* Consegna
Prosegui l'articolo sul libro «La vita delle forme» di Alessandro Michele ed Emanuele Coccia, ripartendo subito dopo la sua ultima frase.

* Testo estratto
AGI – “I vestiti incrociati male sono rivoluzionari”. Se a dirlo è Alessandro Michele uno dei più rinomati creativi nel campo della moda, per sette anni direttore creativo in Gucci e oggi per la Maison Valentino, c’è da crederci. In un libro scritto a quattro mani con Emanuele Coccia, insegnante di filosofia presso l’ècole de hautes études en Science Sociales di Parigi, autore e giornalista, viene indagato il rapporto di Alessandro Michele con le cose, partendo dai ricordi d’infanzia.
“La vita delle forme”, uscito per HarperCollins Italia, è un libro rivelatore che delinea verità spesso dissimulate sotto la superficie delle esperienze umane. Attraverso una profonda introspezione, l’opera non solo riporta alla luce tali verità celate, ma invita anche a riscoprire e ad apprezzare l’incanto che permea le nostre esistenze quotidiane attraverso gli occhi e l’esperienza di uno dei direttori creativi più stimati e ricercati.

* Materiale fornito
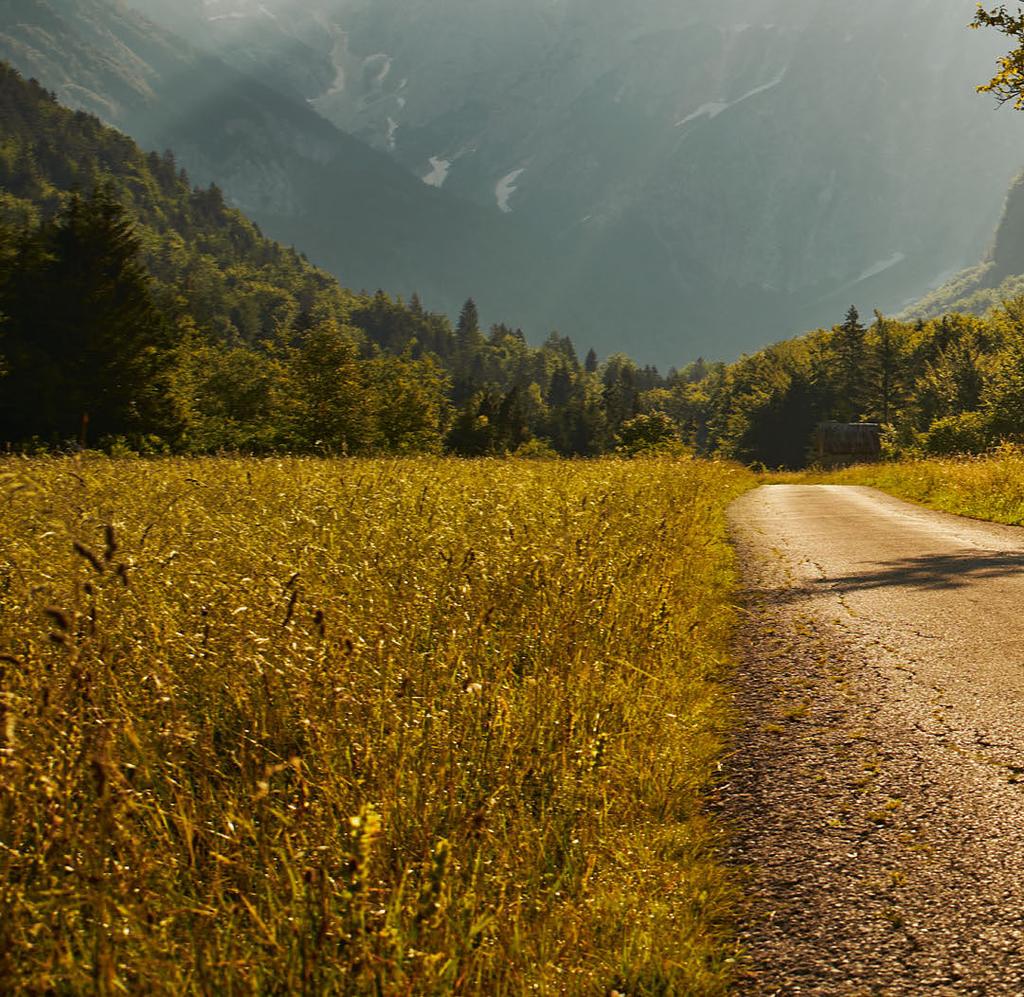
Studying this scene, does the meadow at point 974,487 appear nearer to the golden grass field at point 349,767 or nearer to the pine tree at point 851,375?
the golden grass field at point 349,767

* Spazio risposta
Nella cornice di Villa Medici a Trinità dei Monti, gli autori intervistati dalla scrittrice Teresa Ciabatti hanno potuto raccontare il rapporto della moda con l’arte e la simbiosi che si crea con gli oggetti. Tutto è partito con una borsetta – ha ricordato Ciabatti ripercorrendo alcune delle pagine del libro che danno il via al ritratto di un bambino attratto dalle cose luccicanti. “Ero un cacciatore di cose straordinarie e mia madre aveva questa borsetta – la mia gioia era portare la borsetta, uscirci. Per un bambino del 1972 non esisteva. Ma mio padre non aveva problemi né con la borsetta, né con le cose che luccicavano perché forse il più strano era lui. E strano è molto libero” racconta Michele.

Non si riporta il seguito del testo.